**Objetivo da tarefa:** Reescreva de forma mais concisa o parágrafo do texto sobre o empreendedor Davi que começa com "Davi não desistiu da cachaça e da tequila", preservando seus fatos principais.

**Texto selecionado:**
===
Davi não desistiu da cachaça e da tequila, mas percebeu que, antes de poder vender cachaça e tequila, ele precisa atrair o consumidor para a sua empresa. Antes de vender um produto que para o chinês é extremamente inovador, ele precisa captar esse cliente, oferecendo aquilo que o cliente conhece e quer. Em um futuro, talvez, Davi irá ampliar a venda de cachaça e tequila, mas, por ora, está formando a sua clientela e a sua rede de parceiros e distribuidores para depois oferecer um produto diferente. Davi não é brasileiro, mas é um exemplo de um empreendedor que se beneficiou da sua presença local na China, e do seu conhecimento sobre a cultura chinesa e seu estilo de negociar e de fazer escolhas, para conseguir entender o jeito chinês de consumir produtos. Foi o seu conhecimento in loco, sobre as regras e sobre a cultura, que permitiu a Davi a visão de negócio e a adaptabilidade do seu empreendimento ao mercado chinês. Hoje o gin do Davi é encontrado em diversos bares e restaurantes, além de supermercados chineses, em Xangai e em outras cidades da China, exemplificando que o empreendedorismo no mercado local pode trazer resultados positivos e até surpreendentes.
===
**Bloco de dados:**
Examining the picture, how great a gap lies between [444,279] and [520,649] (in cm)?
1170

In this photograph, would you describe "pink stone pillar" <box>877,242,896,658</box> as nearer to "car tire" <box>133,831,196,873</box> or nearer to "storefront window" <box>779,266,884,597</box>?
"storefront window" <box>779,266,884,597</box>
===
**Solução proposta:** Davi não abandonou a cachaça e a tequila. Contudo, compreendeu que, antes de vender um produto muito inovador para o chinês, precisa atrair o consumidor com aquilo que ele já conhece e deseja. Por ora, forma sua clientela e sua rede de parceiros e distribuidores, podendo futuramente ampliar essas vendas. Embora não seja brasileiro, Davi beneficiou-se da presença local na China e do conhecimento da cultura, das regras e do modo chinês de negociar, escolher e consumir, o que lhe deu visão de negócio e capacidade de adaptação. Hoje seu gin está em diversos bares, restaurantes e supermercados de Xangai e de outras cidades chinesas, o que mostra que empreender no mercado local pode gerar resultados positivos e até surpreendentes.